Doddy sudah kegilaan lou han, hingga tak terhitung rupiah yang telah dibelanjakan. Di negeri asalnya, Malaysia, yang dilanda demam lou han sejak 2000 jarang hobiis mengoleksi banyak lou han. Hampir setiap rumah memelihara lou han. Namun, kepemilikannya 1-2 ekor. Kalaupun belasan ekor, dipelihara dari kecil, harganya tak begitu mahal. “Saya punya 1 ekor di rumah ukuran 6 inci. Tapi dibeli sejak 2 inci,” tutur P. G. Tan, sales iklan suatu majalah di Selangor, Malaysia. Tengah marak

Di Indonesia hobiis seperti Doddy bermunculan di mana-mana. Di rumah Jimmy Humardani, di Tomang Raya, Jakarta Barat, 2 lou han berukuran 16 dan 20 cm, serta belasan ekor masih kecil menghiasi ruang tamu. Pimpinan sebuah perusahaan distributor mesin pendingin itu kesengsem lou han pascamengunjungi pameran ikan hias di Plaza Gajah Mada.

Lou han
Bermain dengan Rp 60-juta

“Lou han punya daya tarik tinggi; sosok, warna, dan dipercaya membawa hoki,” ujar Abin di Telukgong, Jakarta Utara. Pria yang sehari-hari mengelola toko kosmetik itu mengoleksi 60 ekor. Rata-rata 10 cm dan ada 15 ekor berukuran 15 cm. Abin membelinya 3 bulan lalu ketika berukuran 5-7 cm. Harganya Rp 100.000-Rp 200.000 per ekor.

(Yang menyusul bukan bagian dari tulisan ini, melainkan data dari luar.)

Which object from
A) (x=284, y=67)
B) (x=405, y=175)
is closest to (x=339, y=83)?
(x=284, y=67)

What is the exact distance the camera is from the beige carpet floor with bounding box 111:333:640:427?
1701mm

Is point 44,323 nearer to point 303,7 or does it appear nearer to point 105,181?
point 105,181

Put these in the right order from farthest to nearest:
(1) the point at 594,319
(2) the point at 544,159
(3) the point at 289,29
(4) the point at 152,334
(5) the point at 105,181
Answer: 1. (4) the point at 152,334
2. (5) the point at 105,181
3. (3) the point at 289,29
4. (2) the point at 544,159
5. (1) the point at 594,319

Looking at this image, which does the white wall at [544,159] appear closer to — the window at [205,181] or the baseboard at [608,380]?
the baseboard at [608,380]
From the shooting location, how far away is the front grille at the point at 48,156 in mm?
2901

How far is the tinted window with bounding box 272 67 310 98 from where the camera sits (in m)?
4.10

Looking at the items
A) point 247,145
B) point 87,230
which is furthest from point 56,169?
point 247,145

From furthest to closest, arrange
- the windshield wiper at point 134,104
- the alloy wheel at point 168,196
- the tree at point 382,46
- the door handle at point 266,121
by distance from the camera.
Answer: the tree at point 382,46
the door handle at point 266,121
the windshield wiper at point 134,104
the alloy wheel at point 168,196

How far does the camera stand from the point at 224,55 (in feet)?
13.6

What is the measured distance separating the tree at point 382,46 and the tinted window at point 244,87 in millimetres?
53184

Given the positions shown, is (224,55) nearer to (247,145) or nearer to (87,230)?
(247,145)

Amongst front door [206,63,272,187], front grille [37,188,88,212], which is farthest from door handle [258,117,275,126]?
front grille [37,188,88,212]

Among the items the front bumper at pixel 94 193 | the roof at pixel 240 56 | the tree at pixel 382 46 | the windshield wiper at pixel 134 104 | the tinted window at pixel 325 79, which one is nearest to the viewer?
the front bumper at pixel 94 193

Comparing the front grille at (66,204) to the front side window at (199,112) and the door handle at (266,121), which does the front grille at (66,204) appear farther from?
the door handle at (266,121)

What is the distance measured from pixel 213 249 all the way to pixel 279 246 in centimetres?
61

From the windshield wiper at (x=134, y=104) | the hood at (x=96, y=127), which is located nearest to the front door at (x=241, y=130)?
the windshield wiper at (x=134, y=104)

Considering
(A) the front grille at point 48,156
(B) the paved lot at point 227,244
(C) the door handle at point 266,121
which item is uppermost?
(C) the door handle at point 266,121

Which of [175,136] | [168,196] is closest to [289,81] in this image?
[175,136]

Di Bintaro, Jakarta Selatan, Markus Ahadi pun sudah 4 bulan kecanduan lou han. “Sejak kecil saya senang ikan. Makanya ketika lou han banyak dibicarakan, ingin memiliki,” papar Markus. Salah satu kebanggaannya/fome of theforest ukuran 6 inci. Ikan yang sangat jinak itu tak bermotif, kepala merah dan sekujur tubuh kuning.

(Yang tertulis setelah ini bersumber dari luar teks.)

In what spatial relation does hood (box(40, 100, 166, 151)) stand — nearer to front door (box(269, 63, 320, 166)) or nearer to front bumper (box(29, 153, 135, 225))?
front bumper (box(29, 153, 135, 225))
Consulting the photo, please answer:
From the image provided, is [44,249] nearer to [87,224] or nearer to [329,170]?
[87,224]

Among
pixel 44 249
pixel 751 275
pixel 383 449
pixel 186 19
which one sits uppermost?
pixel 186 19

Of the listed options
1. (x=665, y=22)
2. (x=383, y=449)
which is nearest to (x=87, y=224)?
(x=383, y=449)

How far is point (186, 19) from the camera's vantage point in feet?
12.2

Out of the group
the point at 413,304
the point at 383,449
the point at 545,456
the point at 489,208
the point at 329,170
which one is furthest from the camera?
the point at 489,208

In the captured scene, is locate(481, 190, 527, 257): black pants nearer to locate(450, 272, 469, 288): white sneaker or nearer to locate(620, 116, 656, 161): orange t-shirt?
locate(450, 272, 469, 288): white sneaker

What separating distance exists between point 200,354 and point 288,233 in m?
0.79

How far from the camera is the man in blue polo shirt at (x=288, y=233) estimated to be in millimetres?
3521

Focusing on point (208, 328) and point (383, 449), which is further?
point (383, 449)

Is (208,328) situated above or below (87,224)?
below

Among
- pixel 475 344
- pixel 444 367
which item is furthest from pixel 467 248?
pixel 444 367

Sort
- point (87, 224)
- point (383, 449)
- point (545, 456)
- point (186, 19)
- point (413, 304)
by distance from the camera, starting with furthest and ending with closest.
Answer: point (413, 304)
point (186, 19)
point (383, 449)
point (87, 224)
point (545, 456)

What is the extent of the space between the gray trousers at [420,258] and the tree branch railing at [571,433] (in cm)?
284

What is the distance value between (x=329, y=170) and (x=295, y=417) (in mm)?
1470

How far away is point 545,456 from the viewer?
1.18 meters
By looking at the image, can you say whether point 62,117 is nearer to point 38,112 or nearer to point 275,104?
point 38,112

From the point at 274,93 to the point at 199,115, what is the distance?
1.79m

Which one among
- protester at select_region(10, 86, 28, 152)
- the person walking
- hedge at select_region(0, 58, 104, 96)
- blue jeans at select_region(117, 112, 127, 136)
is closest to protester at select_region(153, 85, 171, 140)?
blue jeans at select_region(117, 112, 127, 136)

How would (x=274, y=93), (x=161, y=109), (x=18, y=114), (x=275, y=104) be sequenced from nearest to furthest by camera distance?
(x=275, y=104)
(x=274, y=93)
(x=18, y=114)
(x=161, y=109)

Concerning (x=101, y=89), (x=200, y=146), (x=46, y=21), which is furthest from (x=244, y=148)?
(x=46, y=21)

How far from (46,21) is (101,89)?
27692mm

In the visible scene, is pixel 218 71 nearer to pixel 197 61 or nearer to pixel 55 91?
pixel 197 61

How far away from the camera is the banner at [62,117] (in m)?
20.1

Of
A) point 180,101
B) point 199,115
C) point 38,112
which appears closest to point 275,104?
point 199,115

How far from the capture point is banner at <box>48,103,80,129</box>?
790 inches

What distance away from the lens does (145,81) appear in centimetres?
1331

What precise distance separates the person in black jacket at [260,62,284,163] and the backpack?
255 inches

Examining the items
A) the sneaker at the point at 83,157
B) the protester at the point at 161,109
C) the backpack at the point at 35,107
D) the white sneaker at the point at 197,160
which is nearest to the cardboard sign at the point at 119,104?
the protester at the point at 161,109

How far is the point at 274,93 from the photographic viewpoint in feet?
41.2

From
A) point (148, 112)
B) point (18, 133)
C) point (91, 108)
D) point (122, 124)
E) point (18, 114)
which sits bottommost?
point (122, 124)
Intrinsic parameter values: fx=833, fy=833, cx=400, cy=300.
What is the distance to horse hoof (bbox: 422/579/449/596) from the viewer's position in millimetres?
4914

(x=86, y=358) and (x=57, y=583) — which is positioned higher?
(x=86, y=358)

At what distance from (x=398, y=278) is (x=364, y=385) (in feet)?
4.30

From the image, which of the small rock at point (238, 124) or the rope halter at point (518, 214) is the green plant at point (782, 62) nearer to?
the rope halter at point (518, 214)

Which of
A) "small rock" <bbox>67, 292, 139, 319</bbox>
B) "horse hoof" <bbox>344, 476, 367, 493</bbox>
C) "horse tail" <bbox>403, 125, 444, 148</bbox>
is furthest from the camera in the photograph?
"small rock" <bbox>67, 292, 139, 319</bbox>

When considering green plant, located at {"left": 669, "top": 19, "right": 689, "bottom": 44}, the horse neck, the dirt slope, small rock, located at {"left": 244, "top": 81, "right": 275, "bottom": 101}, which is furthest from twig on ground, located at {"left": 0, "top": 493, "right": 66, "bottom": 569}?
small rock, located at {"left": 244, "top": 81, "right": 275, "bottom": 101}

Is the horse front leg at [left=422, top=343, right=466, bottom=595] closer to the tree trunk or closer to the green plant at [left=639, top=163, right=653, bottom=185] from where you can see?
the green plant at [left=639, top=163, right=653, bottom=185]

Lou han mewabah tidak hanya di Jakarta, “Hampir di seluruh kota besar, seperti Semarang, Surabaya, Pekalongan, Solo, Yokyakarta, Bandung, dan Malang,” sebut Iskandar, importir di Ciledug, Tangerang. Demikian juga di Bangka, Palembang, Pangkalpinang, Batam, dan Banjarmasin.

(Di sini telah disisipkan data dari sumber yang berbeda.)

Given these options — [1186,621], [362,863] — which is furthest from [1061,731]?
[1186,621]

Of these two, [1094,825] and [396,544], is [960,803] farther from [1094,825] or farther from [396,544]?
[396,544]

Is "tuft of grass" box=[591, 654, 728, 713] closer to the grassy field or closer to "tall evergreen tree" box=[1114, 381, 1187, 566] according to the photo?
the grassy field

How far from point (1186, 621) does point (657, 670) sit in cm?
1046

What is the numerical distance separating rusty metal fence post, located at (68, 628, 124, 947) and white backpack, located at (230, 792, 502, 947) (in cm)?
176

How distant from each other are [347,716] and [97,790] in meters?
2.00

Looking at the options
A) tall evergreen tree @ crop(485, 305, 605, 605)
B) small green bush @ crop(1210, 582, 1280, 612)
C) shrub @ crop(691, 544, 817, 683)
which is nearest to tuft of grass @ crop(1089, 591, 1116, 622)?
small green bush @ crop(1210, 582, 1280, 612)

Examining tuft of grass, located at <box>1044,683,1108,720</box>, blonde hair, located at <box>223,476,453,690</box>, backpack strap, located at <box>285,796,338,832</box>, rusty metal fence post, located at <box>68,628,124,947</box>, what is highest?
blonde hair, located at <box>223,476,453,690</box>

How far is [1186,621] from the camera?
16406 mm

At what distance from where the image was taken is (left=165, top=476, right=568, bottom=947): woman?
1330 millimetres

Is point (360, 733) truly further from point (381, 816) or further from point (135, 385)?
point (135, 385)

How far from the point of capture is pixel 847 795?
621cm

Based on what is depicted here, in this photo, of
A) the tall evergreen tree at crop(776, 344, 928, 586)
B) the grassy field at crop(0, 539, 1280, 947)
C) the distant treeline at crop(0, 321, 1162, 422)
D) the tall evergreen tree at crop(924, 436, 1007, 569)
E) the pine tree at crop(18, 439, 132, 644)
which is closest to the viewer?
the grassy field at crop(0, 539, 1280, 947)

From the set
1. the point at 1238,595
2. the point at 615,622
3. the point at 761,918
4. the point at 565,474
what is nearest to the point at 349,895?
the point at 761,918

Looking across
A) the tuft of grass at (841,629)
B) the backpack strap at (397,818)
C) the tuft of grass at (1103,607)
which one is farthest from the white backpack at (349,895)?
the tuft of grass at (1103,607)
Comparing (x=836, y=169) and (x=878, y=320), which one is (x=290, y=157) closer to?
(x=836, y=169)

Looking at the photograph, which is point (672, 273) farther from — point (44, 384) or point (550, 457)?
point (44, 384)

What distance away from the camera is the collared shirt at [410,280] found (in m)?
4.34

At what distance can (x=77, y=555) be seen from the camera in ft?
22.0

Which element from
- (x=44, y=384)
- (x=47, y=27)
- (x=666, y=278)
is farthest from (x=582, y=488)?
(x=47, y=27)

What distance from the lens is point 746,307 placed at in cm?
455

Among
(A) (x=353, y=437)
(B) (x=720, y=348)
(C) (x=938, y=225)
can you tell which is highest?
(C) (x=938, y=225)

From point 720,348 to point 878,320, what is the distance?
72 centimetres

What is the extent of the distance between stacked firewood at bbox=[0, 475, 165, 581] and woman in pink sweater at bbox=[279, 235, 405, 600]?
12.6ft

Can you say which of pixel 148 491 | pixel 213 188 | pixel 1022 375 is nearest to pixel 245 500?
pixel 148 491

Medan, malah lebih dulu dirasuki lou han. “Awal 2001 saya datangkan dari Malaysia. Dalam tempo 3 bulan sudah memasyarakat,” ucap Budi Widoto, pemilik Bonavide Aquarium Tetap Jaya. Dari hari ke hari tokonya di Medan, ramai dikunjungi hobiis ikan.

Kedai gunting rambut

Di Indonesia demam lou han baru di lingkungan penggemar ikan hias. Di Malaysia sudah memasyarakat. Pegawai kantor, pengusaha, pedagang, buruh, hingga sopir taksi sekalipun mengetahui keberadaan lou han.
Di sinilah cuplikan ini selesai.